Material for this exercise =>

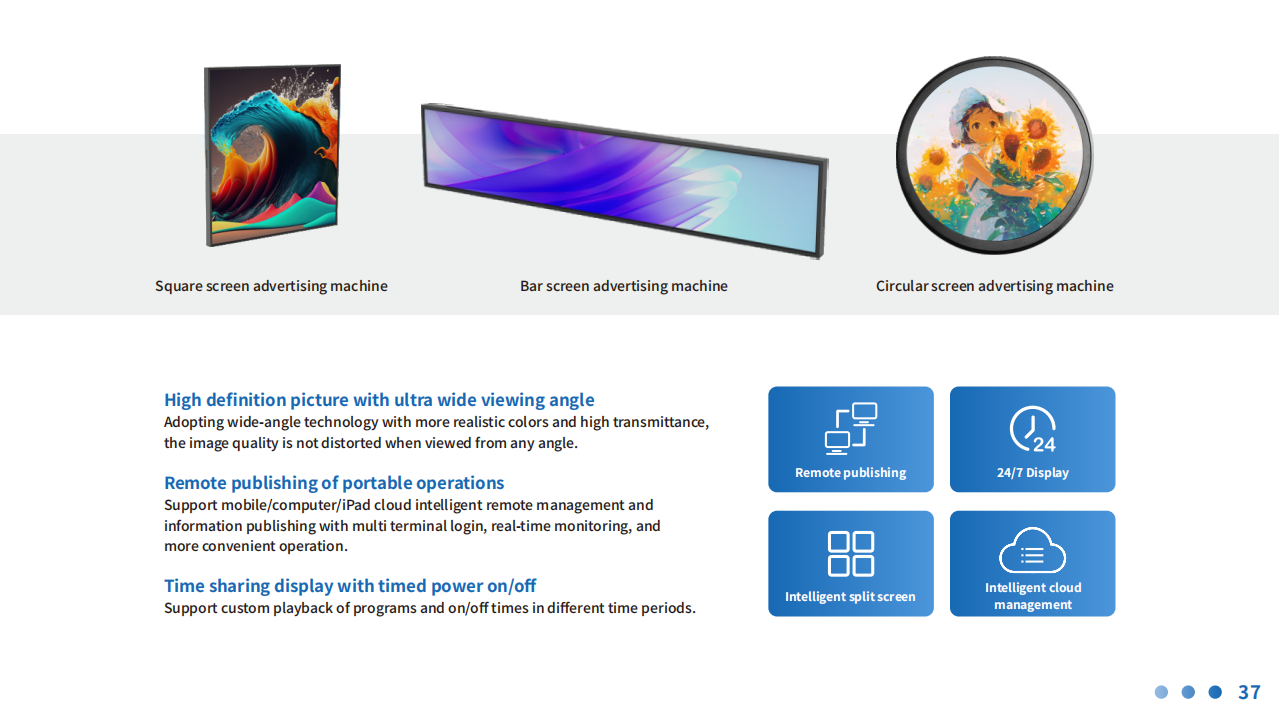 Square screen advertising machine

Bar screen advertising machine

Circular screen advertising machine

High definition picture with ultra wide viewing angle
Adopting wide-angle technology with more realistic colors and high transmittance, the image quality is not distorted when viewed from any angle.

Remote publishing of portable operations
Support mobile/computer/iPad cloud intelligent remote management and information publishing with multi terminal login, real-time monitoring, and more convenient operation.

Time sharing display with timed power on/off
Support custom playback of programs and on/off times in different time periods.

Remote publishing

24

24/7 Display

Intelligent split screen

Intelligent cloud management

37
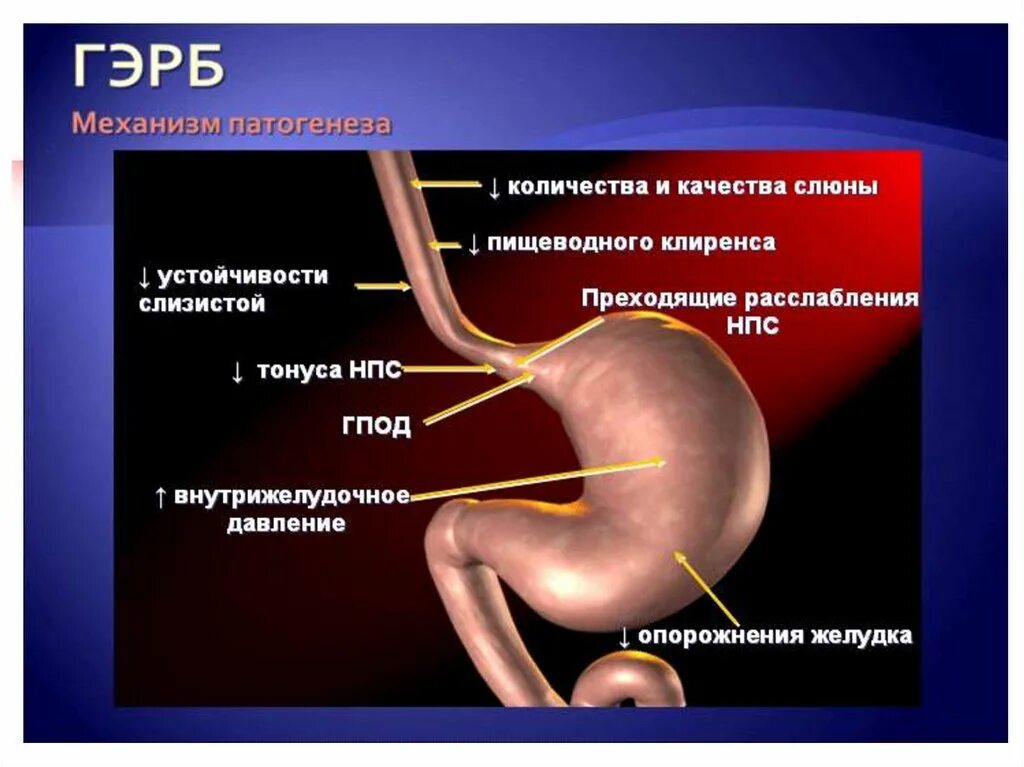 ГЭРБ

Механизм патогенеза

↓ количества и качества слюны

↓ пищеводного клиренса

↓ устойчивости слизистой

Преходящие расслабления НПС

↓ тонуса НПС

ГПОД

↑ внутрижелудочное давление

↓ опорожнения желудка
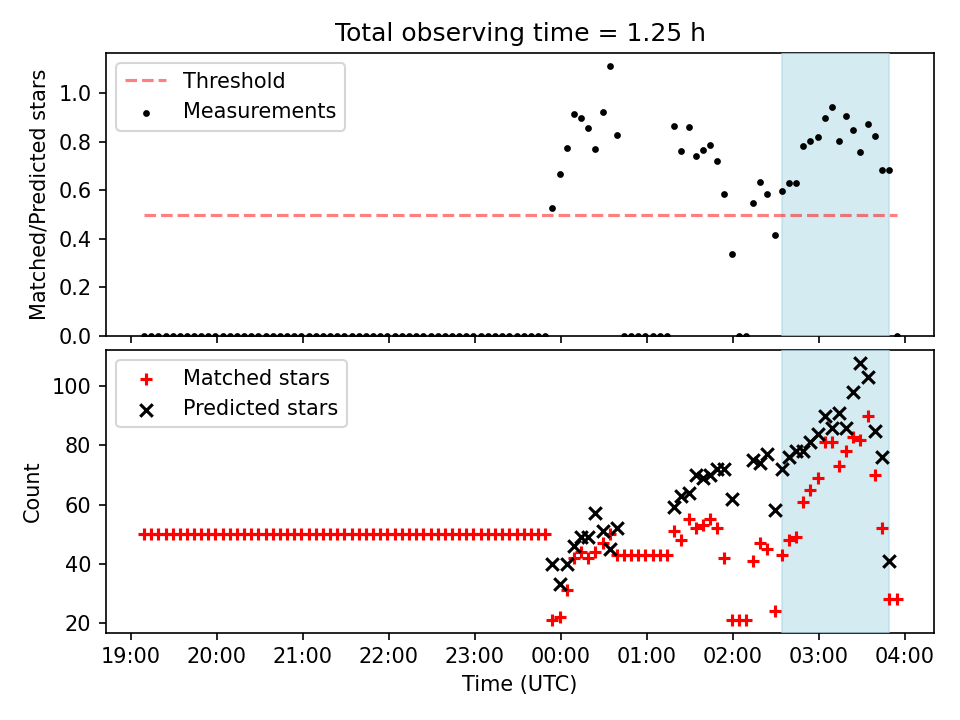 Total observing time = 1.25 h

Threshold
Measurements

Matched/Predicted stars

1.0
0.8
0.6
0.4
0.2
0.0

Matched stars
Predicted stars

Count

100
80
60
40
20

19:00 20:00 21:00 22:00 23:00 00:00 01:00 02:00 03:00 04:00

Time (UTC)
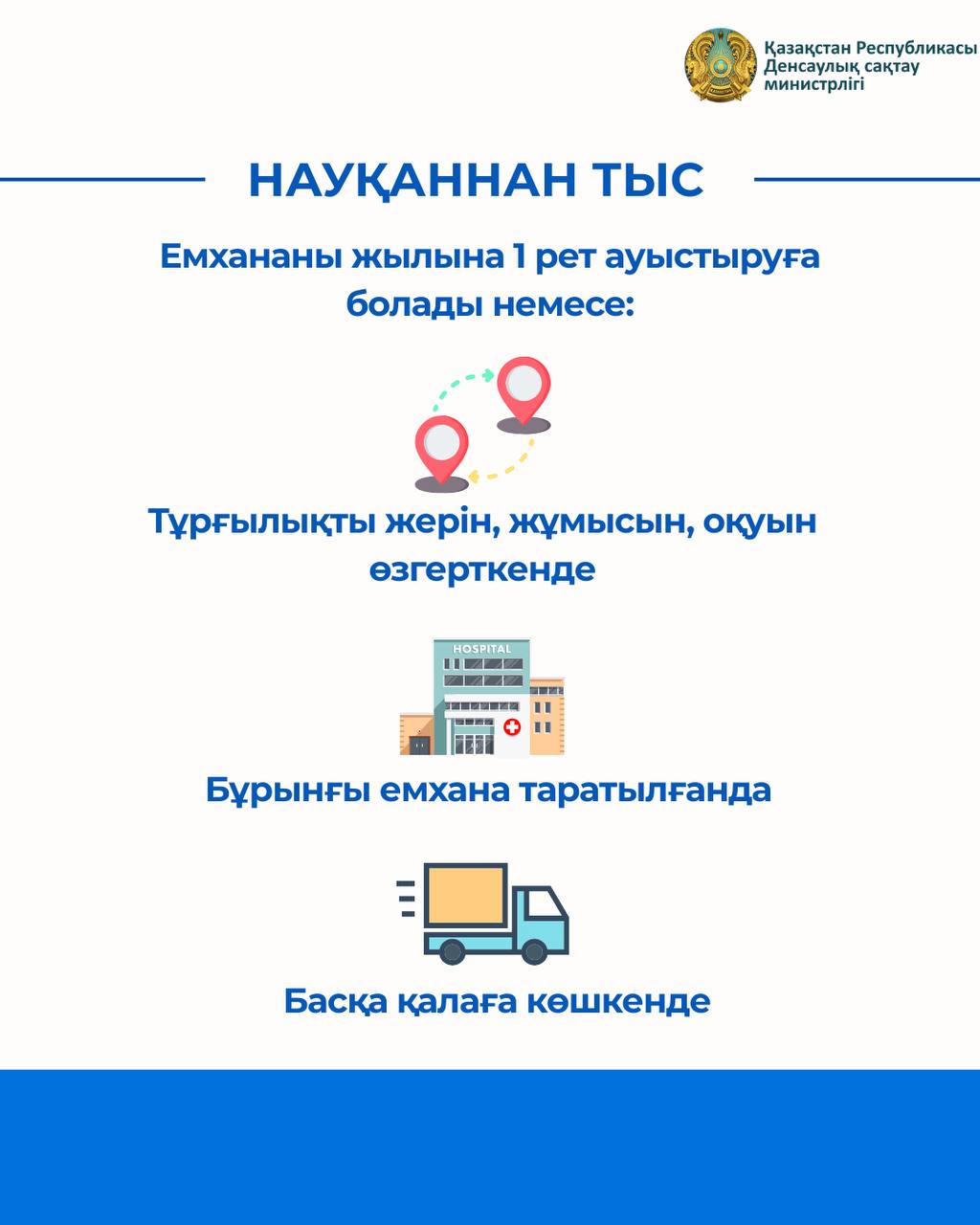 Қазақстан Республикасы Денсаулық сақтау министрлігі

НАУҚАННАН ТЫС

Емхананы жылына 1 рет ауыстыруға болады немесе:

Тұрғылықты жерін, жұмысын, оқуын өзгерткенде

HOSPITAL

Бұрынғы емхана таратылғанда

Басқа қалаға көшкенде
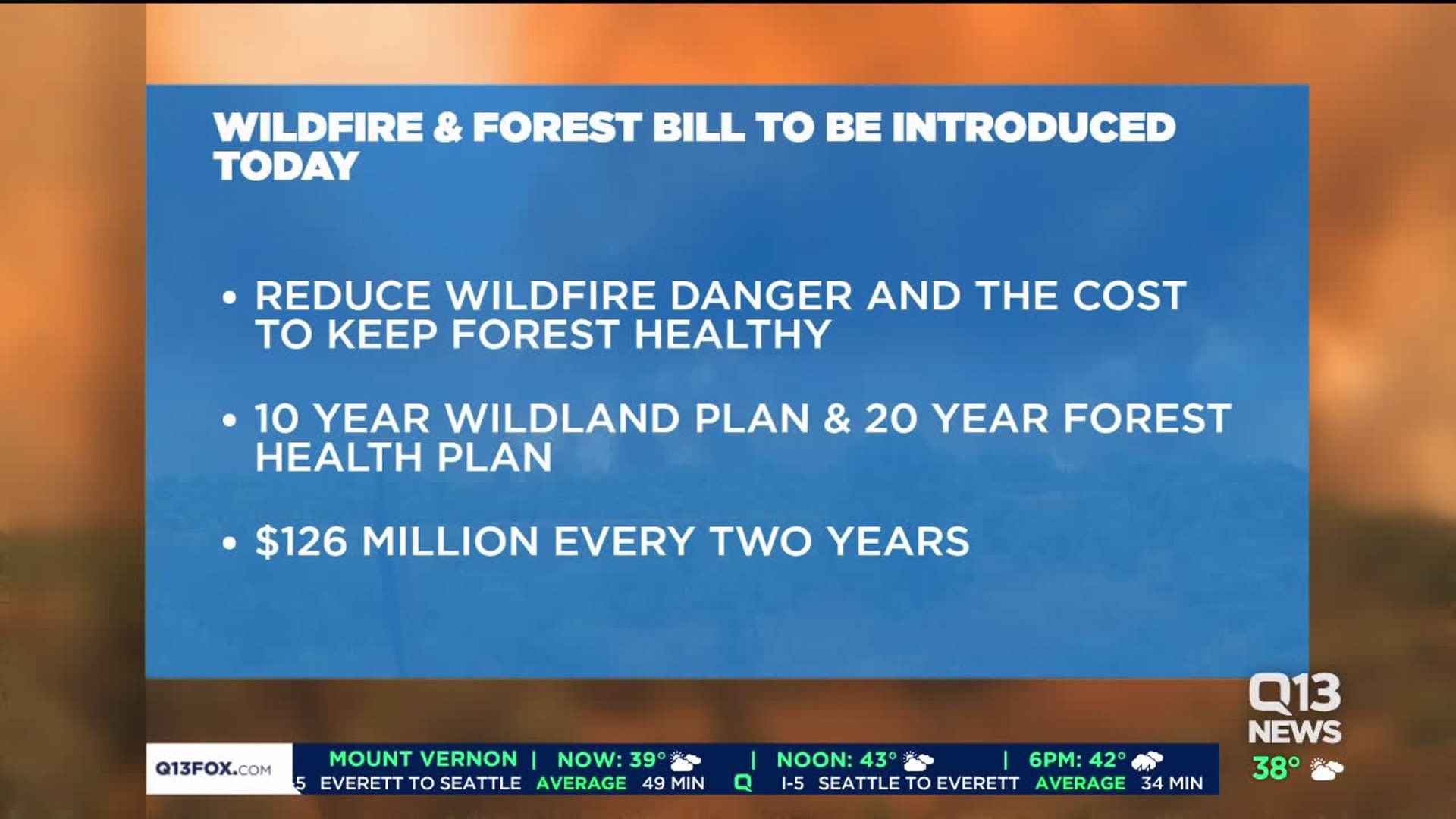 WILDFIRE & FOREST BILL TO BE INTRODUCED TODAY

• REDUCE WILDFIRE DANGER AND THE COST TO KEEP FOREST HEALTHY

• 10 YEAR WILDLAND PLAN & 20 YEAR FOREST HEALTH PLAN

• $126 MILLION EVERY TWO YEARS

Q13 NEWS

38°

Q13FOX.COM

MOUNT VERNON | NOW: 39° | NOON: 43° | 6PM: 42°

5 EVERETT TO SEATTLE AVERAGE 49 MIN Q I-5 SEATTLE TO EVERETT AVERAGE 34 MIN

Task directions => From the line holding "WILDFIRE & FOREST" to the last line of the listing, please output each line exactly as it stands. Pictures stay out of the copy.

Solution to this exercise =>
 WILDFIRE & FOREST BILL TO BE INTRODUCED TODAY

• REDUCE WILDFIRE DANGER AND THE COST TO KEEP FOREST HEALTHY

• 10 YEAR WILDLAND PLAN & 20 YEAR FOREST HEALTH PLAN

• $126 MILLION EVERY TWO YEARS

Q13 NEWS

38°

Q13FOX.COM

MOUNT VERNON | NOW: 39° | NOON: 43° | 6PM: 42°

5 EVERETT TO SEATTLE AVERAGE 49 MIN Q I-5 SEATTLE TO EVERETT AVERAGE 34 MIN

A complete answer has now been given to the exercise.